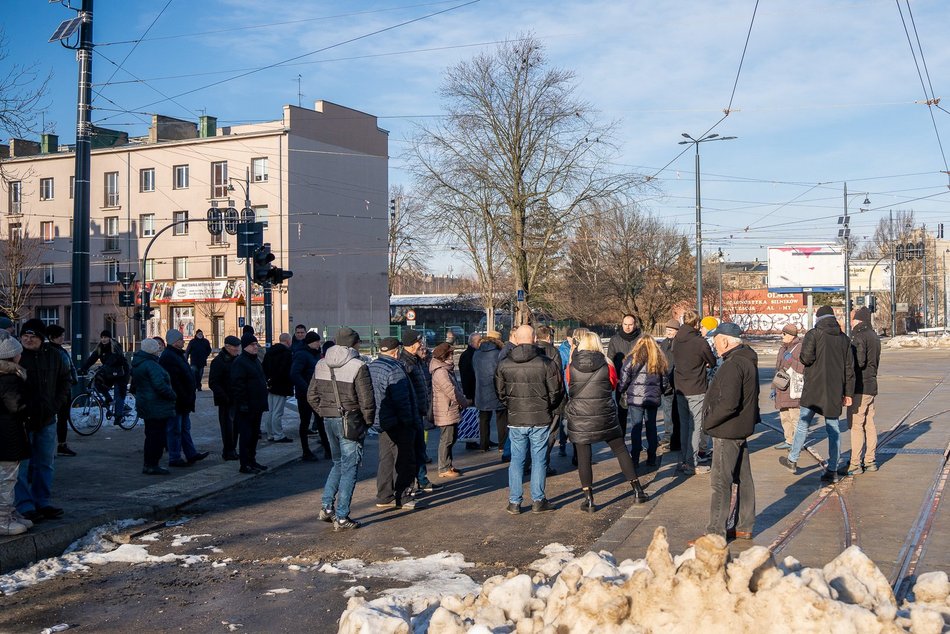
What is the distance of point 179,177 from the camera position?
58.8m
---
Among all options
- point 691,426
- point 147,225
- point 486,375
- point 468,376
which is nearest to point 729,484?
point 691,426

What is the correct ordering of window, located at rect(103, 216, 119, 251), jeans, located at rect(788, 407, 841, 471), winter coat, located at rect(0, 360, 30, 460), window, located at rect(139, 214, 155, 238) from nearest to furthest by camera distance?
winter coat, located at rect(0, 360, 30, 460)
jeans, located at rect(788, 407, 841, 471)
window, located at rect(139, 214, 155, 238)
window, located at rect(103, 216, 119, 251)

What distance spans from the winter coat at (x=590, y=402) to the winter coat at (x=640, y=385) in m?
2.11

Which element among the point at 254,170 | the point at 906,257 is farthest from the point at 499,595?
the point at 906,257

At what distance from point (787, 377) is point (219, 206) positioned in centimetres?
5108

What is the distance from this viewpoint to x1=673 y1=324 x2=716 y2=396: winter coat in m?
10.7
* * *
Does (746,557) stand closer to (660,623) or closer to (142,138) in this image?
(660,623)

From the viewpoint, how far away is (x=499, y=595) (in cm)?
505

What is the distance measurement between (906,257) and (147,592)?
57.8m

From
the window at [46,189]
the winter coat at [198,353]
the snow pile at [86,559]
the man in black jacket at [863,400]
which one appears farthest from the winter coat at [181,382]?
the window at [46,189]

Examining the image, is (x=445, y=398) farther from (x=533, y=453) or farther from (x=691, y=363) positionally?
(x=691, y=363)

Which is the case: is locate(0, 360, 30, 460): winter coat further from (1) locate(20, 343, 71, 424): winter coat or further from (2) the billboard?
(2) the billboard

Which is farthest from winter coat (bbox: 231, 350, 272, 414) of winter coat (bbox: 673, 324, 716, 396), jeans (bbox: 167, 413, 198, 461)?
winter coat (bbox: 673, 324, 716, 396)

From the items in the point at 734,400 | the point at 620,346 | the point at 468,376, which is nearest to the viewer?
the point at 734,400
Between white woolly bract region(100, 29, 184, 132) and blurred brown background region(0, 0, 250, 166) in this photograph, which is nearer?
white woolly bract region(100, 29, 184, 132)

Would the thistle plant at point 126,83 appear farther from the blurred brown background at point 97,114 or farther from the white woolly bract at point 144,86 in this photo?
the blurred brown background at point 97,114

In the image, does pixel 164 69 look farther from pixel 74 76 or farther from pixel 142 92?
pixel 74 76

▶ [Problem statement] Return every line of the records above that contains the string "distance". Case counts.

▶ [Right answer]
What is the distance of point 179,177 from the camera position?
What is the correct ordering of window, located at rect(103, 216, 119, 251), jeans, located at rect(788, 407, 841, 471), winter coat, located at rect(0, 360, 30, 460), window, located at rect(139, 214, 155, 238) from nearest to furthest by camera distance?
What distance spans from the winter coat at (x=590, y=402) to the winter coat at (x=640, y=385) in m?
At what distance from point (787, 377) is point (219, 206) positioned in centimetres?
What is the distance from this viewpoint to x1=673 y1=324 x2=716 y2=396: winter coat in m?
What is the distance measurement between (906,257) and (147,592)?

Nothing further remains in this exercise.